Orosco, who grew up in Stockton, a city in California’s agricultural San Joaquin Valley, said he was inspired to honor the hard work of immigrants who sacrificed for his generation.

Low-income people often struggle to buy fresh vegetables, whole grains and other nutritious foods, because those choices are more expensive than the sugary, fat-laden processed foods widely available in many poor neighborhoods. In a , researchers at Harvard and Brown universities found that a healthful diet costs about $550 a year more per person than an unhealthy one.

Schillinger said that, based on his earlier experience with the AIDS epidemic and anti-tobacco campaigns, he believes there needs to be a “groundswell of grass-roots activism” if the course of Type 2 diabetes is to be reversed.

“A young person getting diabetes is an injustice, and so the campaign features young people who are targets of diabetes risk but are now becoming agents of change,” he said.

In “Monster,” Rose Bergmann, 17, and Liliana Perez, 16, talk about fathers who relied on sugar-packed energy drinks to work double shifts to support their families.

• GIVEN DATA
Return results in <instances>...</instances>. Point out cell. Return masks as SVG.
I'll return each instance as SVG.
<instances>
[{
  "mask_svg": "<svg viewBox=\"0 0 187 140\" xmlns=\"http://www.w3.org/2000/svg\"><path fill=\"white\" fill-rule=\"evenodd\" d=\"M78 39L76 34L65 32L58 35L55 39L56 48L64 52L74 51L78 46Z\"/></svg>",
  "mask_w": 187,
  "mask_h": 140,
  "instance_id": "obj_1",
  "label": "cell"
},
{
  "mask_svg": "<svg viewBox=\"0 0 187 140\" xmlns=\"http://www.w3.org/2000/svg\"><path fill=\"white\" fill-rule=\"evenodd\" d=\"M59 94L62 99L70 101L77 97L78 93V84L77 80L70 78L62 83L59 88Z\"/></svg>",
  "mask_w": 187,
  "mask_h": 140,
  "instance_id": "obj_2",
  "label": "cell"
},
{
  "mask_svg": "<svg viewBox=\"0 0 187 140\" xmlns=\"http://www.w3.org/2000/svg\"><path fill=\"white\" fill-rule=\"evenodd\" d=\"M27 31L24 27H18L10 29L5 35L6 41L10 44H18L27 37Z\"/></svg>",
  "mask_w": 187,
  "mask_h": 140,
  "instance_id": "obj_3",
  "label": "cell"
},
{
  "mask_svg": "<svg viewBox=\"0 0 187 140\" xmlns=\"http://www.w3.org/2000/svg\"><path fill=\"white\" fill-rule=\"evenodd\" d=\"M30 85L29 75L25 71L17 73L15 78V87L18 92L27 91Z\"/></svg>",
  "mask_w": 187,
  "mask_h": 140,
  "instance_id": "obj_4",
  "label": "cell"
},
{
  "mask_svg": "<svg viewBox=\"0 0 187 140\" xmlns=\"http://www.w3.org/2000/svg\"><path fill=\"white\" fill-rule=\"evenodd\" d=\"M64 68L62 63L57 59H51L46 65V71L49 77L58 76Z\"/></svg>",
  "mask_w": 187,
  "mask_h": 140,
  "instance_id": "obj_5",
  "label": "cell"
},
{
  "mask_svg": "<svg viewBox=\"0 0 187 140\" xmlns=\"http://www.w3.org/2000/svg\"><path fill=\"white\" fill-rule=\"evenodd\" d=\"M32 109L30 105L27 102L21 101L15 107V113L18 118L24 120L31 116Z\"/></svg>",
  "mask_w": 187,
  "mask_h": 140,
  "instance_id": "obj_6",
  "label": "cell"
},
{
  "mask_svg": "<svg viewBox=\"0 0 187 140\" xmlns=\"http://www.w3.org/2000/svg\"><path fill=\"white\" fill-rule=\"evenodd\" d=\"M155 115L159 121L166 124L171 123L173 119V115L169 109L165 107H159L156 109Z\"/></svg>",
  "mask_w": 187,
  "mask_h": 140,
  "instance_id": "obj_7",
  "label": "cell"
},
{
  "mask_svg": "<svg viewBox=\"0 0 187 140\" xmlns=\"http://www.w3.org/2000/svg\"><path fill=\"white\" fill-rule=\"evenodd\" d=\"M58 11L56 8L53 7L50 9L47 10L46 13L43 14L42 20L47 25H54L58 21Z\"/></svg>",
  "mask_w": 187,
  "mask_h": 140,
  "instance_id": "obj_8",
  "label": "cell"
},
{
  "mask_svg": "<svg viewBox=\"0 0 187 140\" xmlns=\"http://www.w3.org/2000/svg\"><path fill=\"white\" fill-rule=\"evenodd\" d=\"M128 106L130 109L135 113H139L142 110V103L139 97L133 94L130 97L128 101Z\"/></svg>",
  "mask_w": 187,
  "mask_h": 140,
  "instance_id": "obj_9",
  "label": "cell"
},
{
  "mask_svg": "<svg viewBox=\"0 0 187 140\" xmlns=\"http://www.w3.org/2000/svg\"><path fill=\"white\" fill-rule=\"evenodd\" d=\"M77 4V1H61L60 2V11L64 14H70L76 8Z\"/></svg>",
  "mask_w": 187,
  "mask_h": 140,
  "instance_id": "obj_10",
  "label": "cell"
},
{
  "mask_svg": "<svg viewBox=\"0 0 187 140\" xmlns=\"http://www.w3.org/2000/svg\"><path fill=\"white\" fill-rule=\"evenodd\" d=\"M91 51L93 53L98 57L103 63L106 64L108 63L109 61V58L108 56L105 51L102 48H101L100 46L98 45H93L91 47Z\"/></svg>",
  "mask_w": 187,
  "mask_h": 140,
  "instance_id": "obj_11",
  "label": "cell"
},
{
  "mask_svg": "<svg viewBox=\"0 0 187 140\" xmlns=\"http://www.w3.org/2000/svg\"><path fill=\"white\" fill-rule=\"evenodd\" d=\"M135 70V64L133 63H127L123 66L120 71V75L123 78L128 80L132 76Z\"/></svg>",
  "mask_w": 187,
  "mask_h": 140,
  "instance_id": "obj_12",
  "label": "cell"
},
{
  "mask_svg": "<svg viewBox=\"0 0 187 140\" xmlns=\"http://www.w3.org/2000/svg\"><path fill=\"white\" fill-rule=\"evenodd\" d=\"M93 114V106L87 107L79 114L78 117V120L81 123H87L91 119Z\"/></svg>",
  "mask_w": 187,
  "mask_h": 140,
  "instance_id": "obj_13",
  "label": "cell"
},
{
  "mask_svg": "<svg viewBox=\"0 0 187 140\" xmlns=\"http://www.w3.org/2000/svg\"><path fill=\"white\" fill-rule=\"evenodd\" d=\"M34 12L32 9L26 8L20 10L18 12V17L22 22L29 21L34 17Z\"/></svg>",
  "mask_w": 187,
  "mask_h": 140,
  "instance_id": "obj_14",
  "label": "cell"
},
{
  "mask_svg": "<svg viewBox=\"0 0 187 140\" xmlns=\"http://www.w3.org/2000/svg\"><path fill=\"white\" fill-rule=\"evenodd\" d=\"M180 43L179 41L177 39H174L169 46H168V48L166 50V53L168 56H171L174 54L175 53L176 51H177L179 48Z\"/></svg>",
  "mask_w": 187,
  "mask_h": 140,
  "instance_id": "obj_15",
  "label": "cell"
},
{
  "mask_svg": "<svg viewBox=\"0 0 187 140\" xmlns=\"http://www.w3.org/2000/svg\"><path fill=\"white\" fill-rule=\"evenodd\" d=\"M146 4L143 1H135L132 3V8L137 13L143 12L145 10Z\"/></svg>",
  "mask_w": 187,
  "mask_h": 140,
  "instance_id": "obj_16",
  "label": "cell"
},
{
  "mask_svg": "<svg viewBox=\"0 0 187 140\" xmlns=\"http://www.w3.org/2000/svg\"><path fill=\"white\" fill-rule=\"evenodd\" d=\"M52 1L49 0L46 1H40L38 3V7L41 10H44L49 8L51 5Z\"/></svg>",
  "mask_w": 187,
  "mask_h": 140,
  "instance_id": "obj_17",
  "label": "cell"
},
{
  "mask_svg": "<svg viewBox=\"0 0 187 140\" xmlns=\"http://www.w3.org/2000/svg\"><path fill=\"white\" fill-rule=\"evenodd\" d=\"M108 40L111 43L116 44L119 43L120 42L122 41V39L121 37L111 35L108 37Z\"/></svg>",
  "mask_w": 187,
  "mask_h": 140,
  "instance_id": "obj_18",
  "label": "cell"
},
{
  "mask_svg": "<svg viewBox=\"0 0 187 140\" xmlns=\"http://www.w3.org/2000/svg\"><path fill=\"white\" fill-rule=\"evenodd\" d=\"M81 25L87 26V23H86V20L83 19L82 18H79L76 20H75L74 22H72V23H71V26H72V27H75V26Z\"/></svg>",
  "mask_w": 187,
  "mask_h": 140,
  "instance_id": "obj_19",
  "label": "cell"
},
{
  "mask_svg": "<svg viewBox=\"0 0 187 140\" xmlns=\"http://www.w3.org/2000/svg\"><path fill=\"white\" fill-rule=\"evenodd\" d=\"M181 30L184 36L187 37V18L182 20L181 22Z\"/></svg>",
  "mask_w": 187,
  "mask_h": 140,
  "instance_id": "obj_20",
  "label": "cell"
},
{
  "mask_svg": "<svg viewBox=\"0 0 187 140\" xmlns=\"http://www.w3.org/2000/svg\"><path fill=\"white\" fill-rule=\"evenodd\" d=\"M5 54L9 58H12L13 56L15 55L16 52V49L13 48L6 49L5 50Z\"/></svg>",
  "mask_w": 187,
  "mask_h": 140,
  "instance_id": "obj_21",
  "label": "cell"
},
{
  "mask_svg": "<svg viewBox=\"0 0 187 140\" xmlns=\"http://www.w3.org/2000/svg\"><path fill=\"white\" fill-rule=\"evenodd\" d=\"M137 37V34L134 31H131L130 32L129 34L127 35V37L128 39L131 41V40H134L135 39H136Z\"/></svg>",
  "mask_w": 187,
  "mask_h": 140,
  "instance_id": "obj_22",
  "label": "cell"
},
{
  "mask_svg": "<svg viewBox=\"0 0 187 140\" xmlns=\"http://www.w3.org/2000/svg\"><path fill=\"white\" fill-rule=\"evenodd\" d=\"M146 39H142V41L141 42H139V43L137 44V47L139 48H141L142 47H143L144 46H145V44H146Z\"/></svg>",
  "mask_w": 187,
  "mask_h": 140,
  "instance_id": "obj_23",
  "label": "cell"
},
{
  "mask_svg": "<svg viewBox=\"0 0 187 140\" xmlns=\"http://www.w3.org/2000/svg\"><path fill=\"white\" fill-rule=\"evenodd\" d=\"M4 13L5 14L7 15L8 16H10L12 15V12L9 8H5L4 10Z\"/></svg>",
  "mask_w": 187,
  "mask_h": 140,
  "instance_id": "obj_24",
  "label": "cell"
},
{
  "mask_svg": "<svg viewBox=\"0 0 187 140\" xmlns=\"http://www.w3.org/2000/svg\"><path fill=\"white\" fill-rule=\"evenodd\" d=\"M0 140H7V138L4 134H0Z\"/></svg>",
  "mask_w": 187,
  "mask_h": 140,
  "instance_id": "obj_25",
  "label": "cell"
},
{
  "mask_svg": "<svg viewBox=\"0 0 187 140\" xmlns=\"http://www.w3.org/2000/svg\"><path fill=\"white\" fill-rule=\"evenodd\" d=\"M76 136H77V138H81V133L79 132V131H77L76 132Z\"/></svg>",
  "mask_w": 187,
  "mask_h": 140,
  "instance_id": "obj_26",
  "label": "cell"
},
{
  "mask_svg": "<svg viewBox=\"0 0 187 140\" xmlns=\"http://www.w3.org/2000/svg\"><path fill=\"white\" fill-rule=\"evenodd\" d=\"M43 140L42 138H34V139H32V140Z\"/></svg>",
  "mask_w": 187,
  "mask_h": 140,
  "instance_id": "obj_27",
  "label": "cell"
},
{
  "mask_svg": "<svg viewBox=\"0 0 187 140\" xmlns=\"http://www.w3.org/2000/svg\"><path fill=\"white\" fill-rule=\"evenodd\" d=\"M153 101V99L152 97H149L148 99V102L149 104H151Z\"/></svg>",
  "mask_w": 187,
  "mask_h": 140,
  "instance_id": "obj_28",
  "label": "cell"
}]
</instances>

• WORK REQUEST
Print the part of the youth diabetes article that starts at the words "Schillinger said that, based" and stops after "to be reversed.".

• EXERCISE RESULT
Schillinger said that, based on his earlier experience with the AIDS epidemic and anti-tobacco campaigns, he believes there needs to be a “groundswell of grass-roots activism” if the course of Type 2 diabetes is to be reversed.